Las exenciones se han de fundar en “la experiencia local del capitán del buque, las características del buque, la naturaleza de la carga, las peculiaridades del puerto y otras circunstancias que reglamentariamente se prevean previo informe de la Autoridad Portuaria, oído el órgano que ejerza la representación de los prácticos a nivel nacional”.
Cuantos han tenido oportunidad de observar la actuación del práctico, obligatoriamente embarcado en los barcos de línea regular, o con máquinas y timones sofisticados, y en los grandes yates, saben que éste se limita a tomarse un café y charlar, si el idioma y las circunstancias lo permiten, con el capitán y los oficiales presentes en el puente. Atracado el barco –o antes de atracar, como presencié en una ocasión en Barcelona- el práctico abandona la nave y pasa la correspondiente factura por sus servicios.

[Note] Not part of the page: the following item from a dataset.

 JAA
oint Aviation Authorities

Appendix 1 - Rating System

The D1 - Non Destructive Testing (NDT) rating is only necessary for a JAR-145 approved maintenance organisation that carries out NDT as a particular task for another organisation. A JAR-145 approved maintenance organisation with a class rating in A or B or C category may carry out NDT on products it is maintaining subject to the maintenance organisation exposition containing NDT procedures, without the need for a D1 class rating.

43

Los prácticos constituyen un eslabón de la cadena de seguridad de un puerto, sin duda. Para la mayoría de los buques extranjeros que tocan nuestros puertos, el práctico realiza una labor imprescindible, cuando menos por el control que ejerce sobre los remolcadores que han de ayudar en la maniobra de atraque/desatraque. Pero resulta ocioso y redundante en las maniobras de los barcos con capitán y tripulación total o parcialmente española, que tocan con regularidad el puerto en cuestión.
Las exenciones solicitadas por esos capitanes son recibidas con manifiesto desagrado por la Administración marítima, generalmente temerosa de cualquier decisión que luego pueda causarles algún problema. De modo que se limitan a copiar lo que las empresas de prácticos, que han de ser oídas preceptivamente, alegan por sistema contra las exenciones. A las empresas (corporaciones de prácticos), les va en ello mucho dinero que pueden dejar de ganar. Las exenciones se miran con lupa y se someten a tal cúmulo de requisitos, algunos rayanos con el ridículo, que en la práctica pierden de vista el objetivo dispuesto por el legislador.
Las navieras soportan el gasto. En los puertos con mucho tráfico (Barcelona o Las Palmas, por ejemplo), donde los prácticos se reparten sueldos varias veces superiores al sueldo que percibe el presidente del Gobierno, se niegan las exenciones con argumentos más que discutibles, siempre poniendo la seguridad marítima, en abstracto, como la razón intangible y por ello innegociable que justifica la necesidad del práctico. Ello a pesar del conocimiento general de que el práctico se limita a bordo a tomarse un café.
En los puertos de escaso tráfico, a los manidos argumentos pro domo sua (escondiendo el interés económico bajo el mantra o cantilena de la seguridad marítima), hay que añadir el efugio de que el práctico necesita para redondear sus ingresos que los barcos de línea regular paguen religiosamente los practicajes de entrada y de salida, sin excepción (ni exención). En Melilla, por ejemplo, o en Mahón.
Es decir, se obliga a las navieras a sostener el servicio portuario de practicaje. El practicaje constituye un instrumento relevante de la seguridad de los puertos, ciertamente. En ese caso, ¿por qué no pagan las Autoridades Portuarias a los prácticos que el puerto necesite y que el tráfico mercante no alcance a remunerar? Sería lo lógico. ¿O por qué no crean las corporaciones de prácticos un fondo de solidaridad que distribuya con ponderación la suma total de sus ingresos? Esa idea constituye un principio del sistema portuario español, de modo que su aplicación por los prácticos sería coherente y razonable, sino obligada. Con uno u otro modelo, o con los dos combinados, podríamos acabar de paso con las plantillas insuficientes, mal endémico de nuestros puertos, donde los prácticos aplican sin impedimento el principio de la avaricia: cuantos menos seamos a más tocaremos. ¿Y la seguridad del puerto? Sí claro, la seguridad, pero lo primero es lo primero, y no es lo mismo repartir la tarta entre quince que entre veinticinco.
Derivar el gasto del mantenimiento del servicio de practicaje hacia las navieras españolas que sobreviven con dificultades supone condenarlas a competir con desventaja sobre otros modos de transporte. Obligar a las navieras a enfrentarse a las empresas de prácticos, muchos de cuyos miembros han pasado por sus buques de pilotos o de capitanes, resulta cínico e indecoroso. Si el practicaje es un servicio portuario náutico, de acuerdo con la ley, las Autoridades Portuarias han de asumir su responsabilidad. Y si los prácticos defienden su función por la seguridad, como dicen, y no por las cuantiosas ganancias que perciben (no todos), habrían de crear el fondo de solidaridad cuanto antes. Los monopolios privados –eso es hoy en España el servicio de practicaje- están obligados a repartir los beneficios de su situación entre todos los miembros, so riesgo de que la sociedad les obligue a ello si no lo hacen y acabe de vez con el egoísmo del sistema.